Estradizione che l’Inghilterra ha negato, in quello che sembrava essere il primo passo di Assange verso la libertà, ma che dopo sei mesi da quella sentenza non ha potrato a nulla. Si dice che Assange sia depresso, malato, che il suicidio sia dietro l'angolo.
Compie 50 anni ma non c'è niente, davvero niente, da festeggiare. Perché che lo consideriate un torbido mitomane o un re della libertà di pensiero una cosa è certa: Julian Assange è un simbolo del nostro mondo, luci e ombre comprese. E il modo in cui è stato affrontato, e insabbiato, il caso WikiLeaks è una lente di ingrandimento sui problemi che ancora oggi accompagnano il mondo dell'informazione, la libertà di espressione e il rapporto con il potere.

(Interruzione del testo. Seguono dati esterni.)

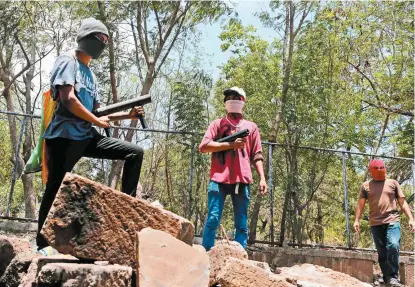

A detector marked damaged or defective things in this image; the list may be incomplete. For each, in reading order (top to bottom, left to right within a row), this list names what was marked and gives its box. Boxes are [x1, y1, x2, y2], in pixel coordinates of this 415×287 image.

broken concrete slab [40, 174, 195, 268]
broken concrete slab [37, 264, 132, 287]
broken concrete slab [139, 230, 210, 287]
broken concrete slab [207, 241, 247, 286]
broken concrete slab [214, 258, 296, 287]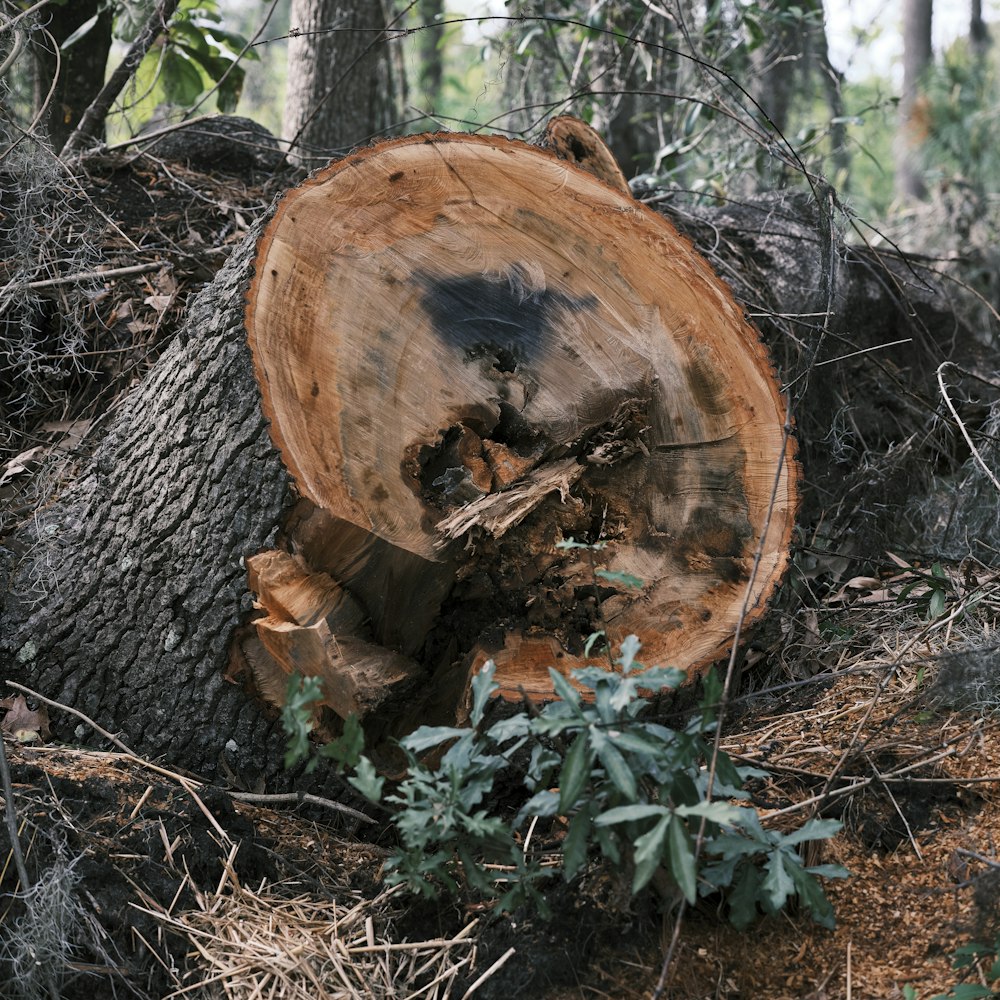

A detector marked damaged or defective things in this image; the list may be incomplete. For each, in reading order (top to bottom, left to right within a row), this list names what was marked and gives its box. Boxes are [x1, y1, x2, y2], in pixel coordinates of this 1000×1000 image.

splintered wood [242, 119, 796, 728]
broken wood shard [244, 121, 796, 724]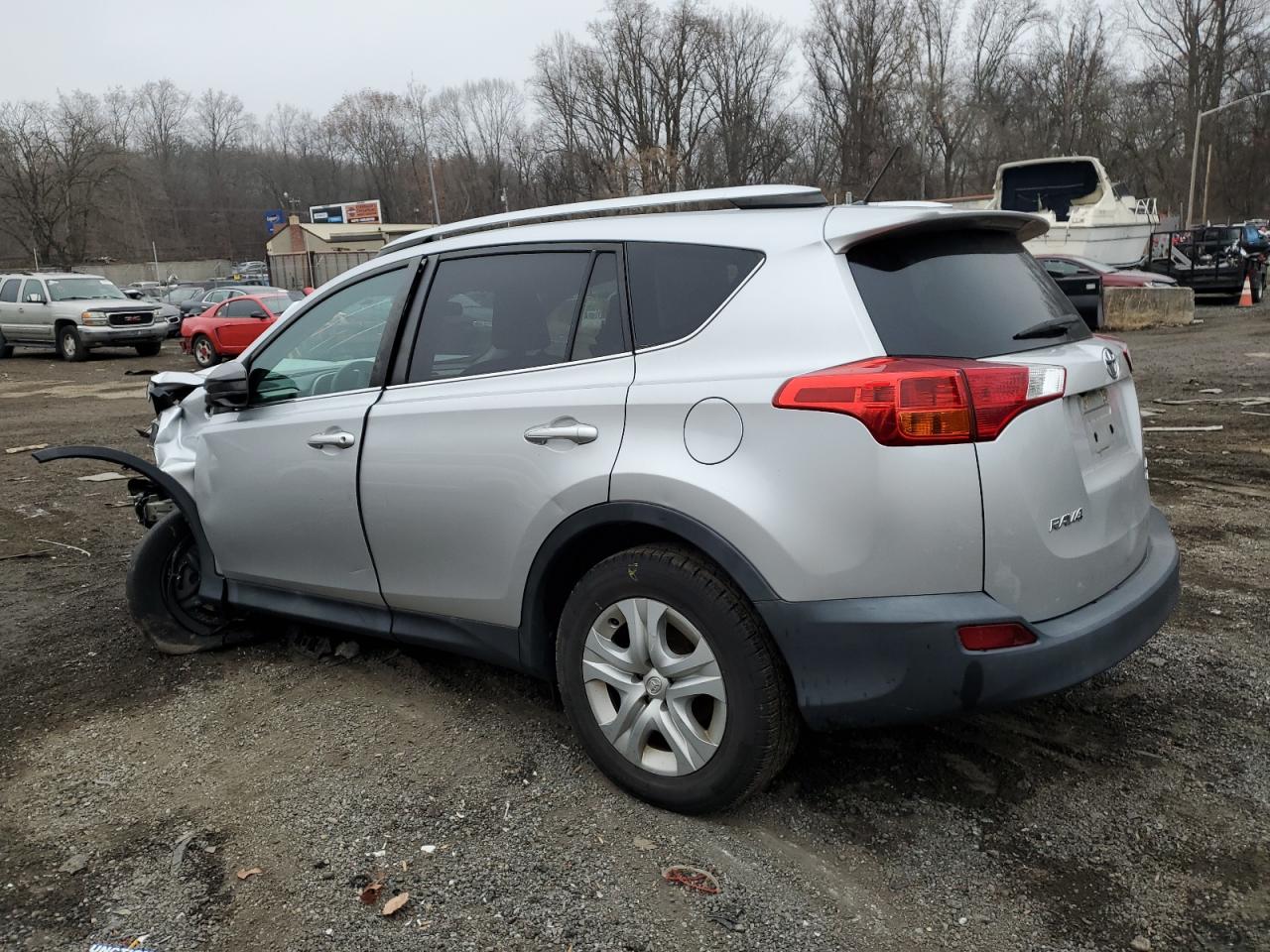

Julian Assange non compie 50 anni, perché Julian Assange è morto. Dimenticato, nell'oblio di una storia che dovrebbe riguardare tutti. Di chi lo esalta, di chi lo condanna, di chi comunque la pensi comprende l'importanza di non lasciare che questo simbolo venga insabbiato. Che diventi normale questa caccia alle streghe, questo martirio lungo un decennio.
Perché chi viene dimenticato non esiste, forse neanche è mai esistito. Così come la sua lotta, i segreti rivelati, gli abusi di guerra resi pubblici, le corruzioni politiche portate a galla. Niente ha avuto senso, se viene dimenticato. Compresa la rinuncia alla vita personale.
"Non dovete amare Assange - ha detto il suo avvocato in un discorso pubblico fuori dal carcere lo scorso marzo - Ma parlate di lui. Ricordate la sua storia, spiegatela ai bambini, discutetene e indignatevi".
Perché non avere un'opinione, un pensiero critico, una personale idea di verità, questo sì che ucciderà davvero Julian Assange.